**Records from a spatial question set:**
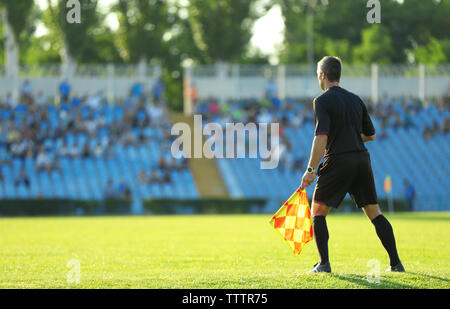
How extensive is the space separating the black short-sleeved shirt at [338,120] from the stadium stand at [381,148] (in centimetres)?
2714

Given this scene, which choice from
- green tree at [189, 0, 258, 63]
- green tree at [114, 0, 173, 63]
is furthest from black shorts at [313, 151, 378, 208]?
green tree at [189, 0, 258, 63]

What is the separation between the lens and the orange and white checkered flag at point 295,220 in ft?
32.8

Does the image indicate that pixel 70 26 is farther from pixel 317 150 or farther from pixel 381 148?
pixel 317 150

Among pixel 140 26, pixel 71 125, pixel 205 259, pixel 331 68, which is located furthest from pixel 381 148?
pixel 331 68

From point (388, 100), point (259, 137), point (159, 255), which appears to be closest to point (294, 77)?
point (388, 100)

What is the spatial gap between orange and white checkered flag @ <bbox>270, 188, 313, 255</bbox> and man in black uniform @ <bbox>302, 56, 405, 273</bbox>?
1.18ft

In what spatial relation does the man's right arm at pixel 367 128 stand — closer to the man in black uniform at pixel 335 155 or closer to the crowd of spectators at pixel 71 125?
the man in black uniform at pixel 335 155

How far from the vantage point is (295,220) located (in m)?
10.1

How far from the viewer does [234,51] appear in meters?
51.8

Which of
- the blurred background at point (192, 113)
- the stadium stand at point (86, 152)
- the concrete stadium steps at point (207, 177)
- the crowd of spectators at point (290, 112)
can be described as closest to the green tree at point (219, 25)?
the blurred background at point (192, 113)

...

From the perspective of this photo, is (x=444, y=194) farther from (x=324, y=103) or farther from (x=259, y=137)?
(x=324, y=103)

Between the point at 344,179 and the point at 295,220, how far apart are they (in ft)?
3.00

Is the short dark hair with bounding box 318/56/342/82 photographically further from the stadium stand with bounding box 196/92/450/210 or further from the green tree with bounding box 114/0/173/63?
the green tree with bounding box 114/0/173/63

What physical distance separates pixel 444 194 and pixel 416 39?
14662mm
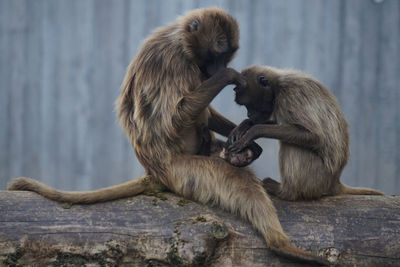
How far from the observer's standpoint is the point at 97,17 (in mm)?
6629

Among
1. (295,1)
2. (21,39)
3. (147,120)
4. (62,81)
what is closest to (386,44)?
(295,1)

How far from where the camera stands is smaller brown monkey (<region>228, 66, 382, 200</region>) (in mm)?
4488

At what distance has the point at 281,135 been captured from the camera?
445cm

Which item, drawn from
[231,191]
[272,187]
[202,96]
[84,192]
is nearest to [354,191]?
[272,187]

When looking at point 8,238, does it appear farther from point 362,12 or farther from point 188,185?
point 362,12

**Task description:** How many lines in the rows above contain the string "pixel", with case counting? Reply with the number alone.

**Response to this exercise:** 7